RECORDS FOR THIS TASK:
--------------------

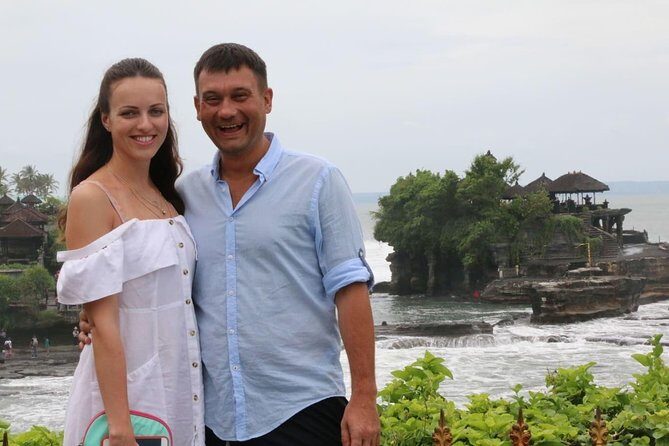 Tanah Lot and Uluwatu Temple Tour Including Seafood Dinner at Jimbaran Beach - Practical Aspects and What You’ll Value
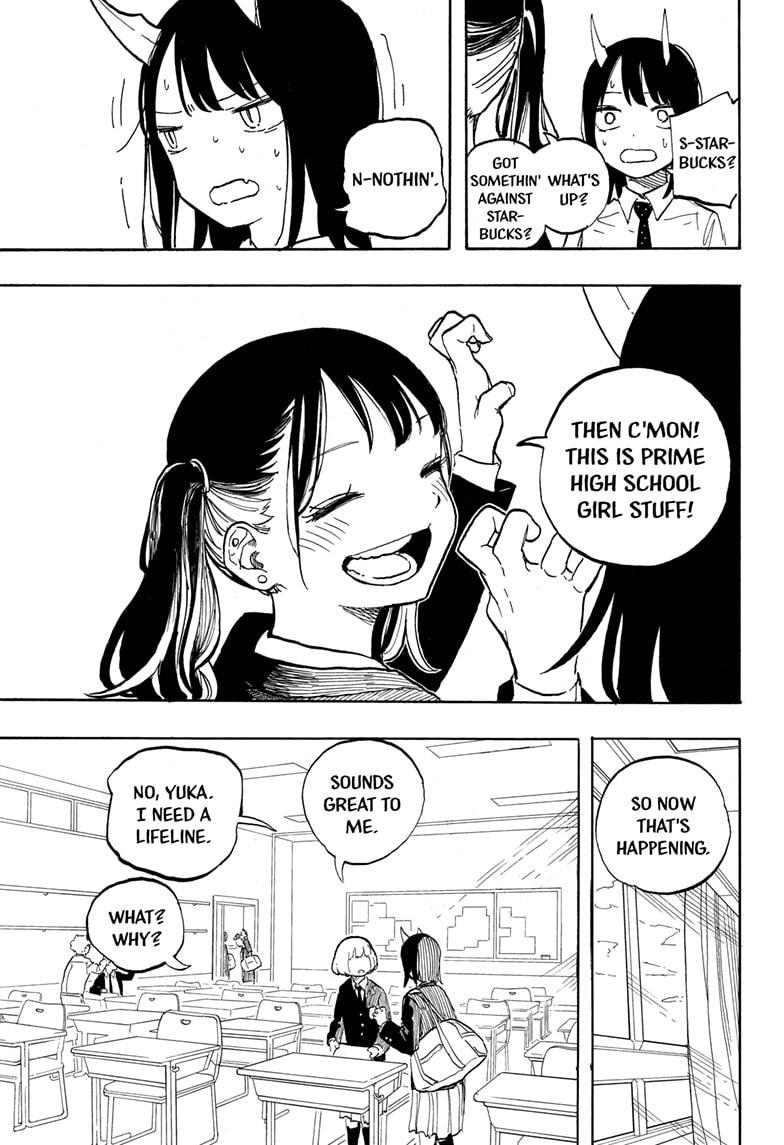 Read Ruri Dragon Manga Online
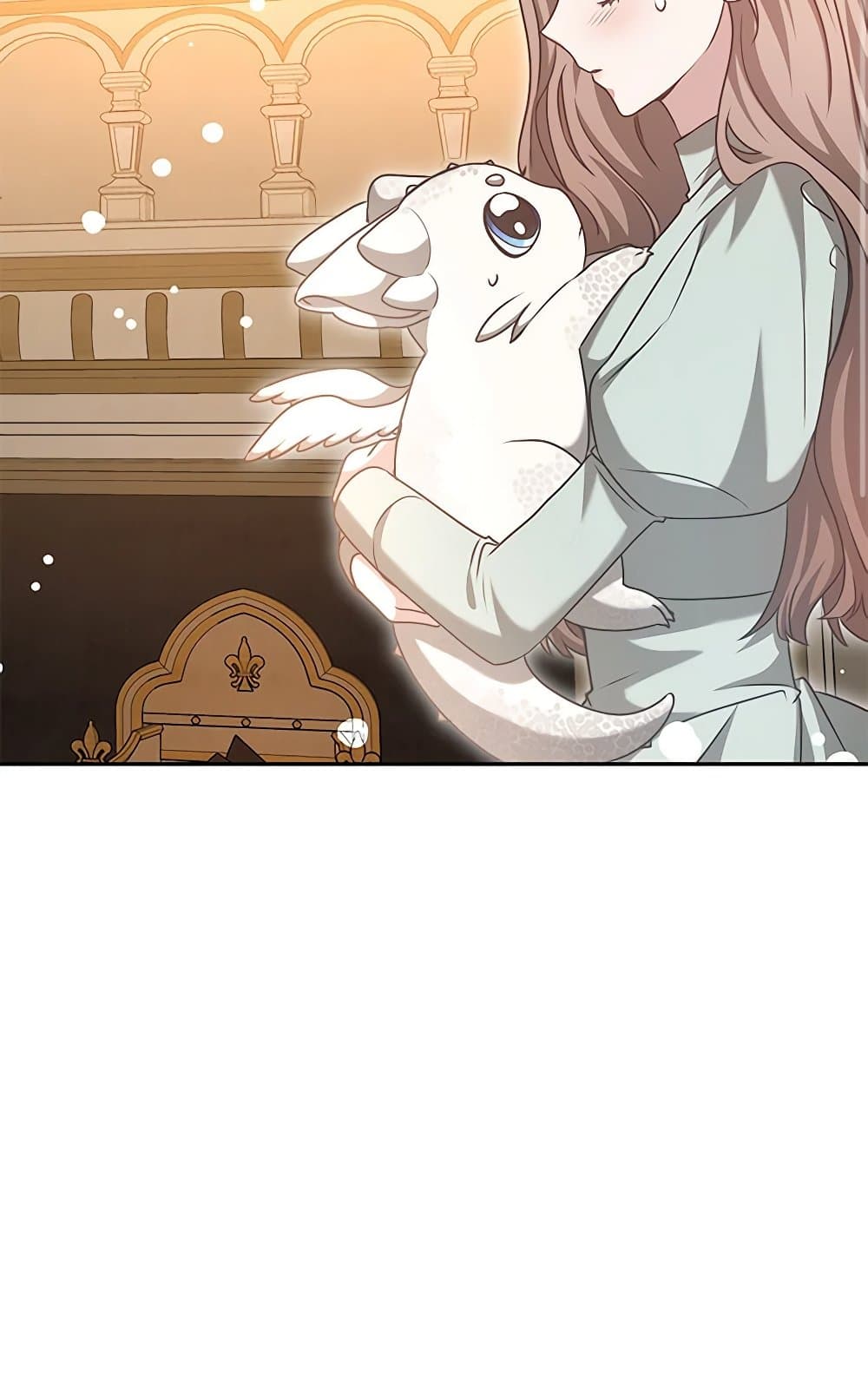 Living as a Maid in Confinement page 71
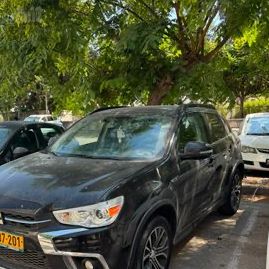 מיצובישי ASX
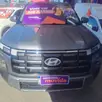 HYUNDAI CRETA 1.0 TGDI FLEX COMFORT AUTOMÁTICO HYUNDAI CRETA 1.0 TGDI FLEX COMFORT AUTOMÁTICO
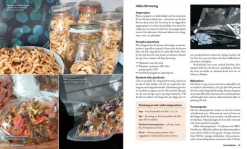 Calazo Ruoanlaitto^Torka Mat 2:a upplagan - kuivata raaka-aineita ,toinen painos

--------------------

WHAT YOU SHOULD DO: Extract the text of every record above word for word, leaving the pictures out of your answer.

YOUR SOLUTION:
 Tanah Lot and Uluwatu Temple Tour Including Seafood Dinner at Jimbaran Beach - Practical Aspects and What You’ll Value
 Read Ruri Dragon Manga Online
 Living as a Maid in Confinement page 71
 מיצובישי ASX
 HYUNDAI CRETA 1.0 TGDI FLEX COMFORT AUTOMÁTICO HYUNDAI CRETA 1.0 TGDI FLEX COMFORT AUTOMÁTICO
 Calazo Ruoanlaitto^Torka Mat 2:a upplagan - kuivata raaka-aineita ,toinen painos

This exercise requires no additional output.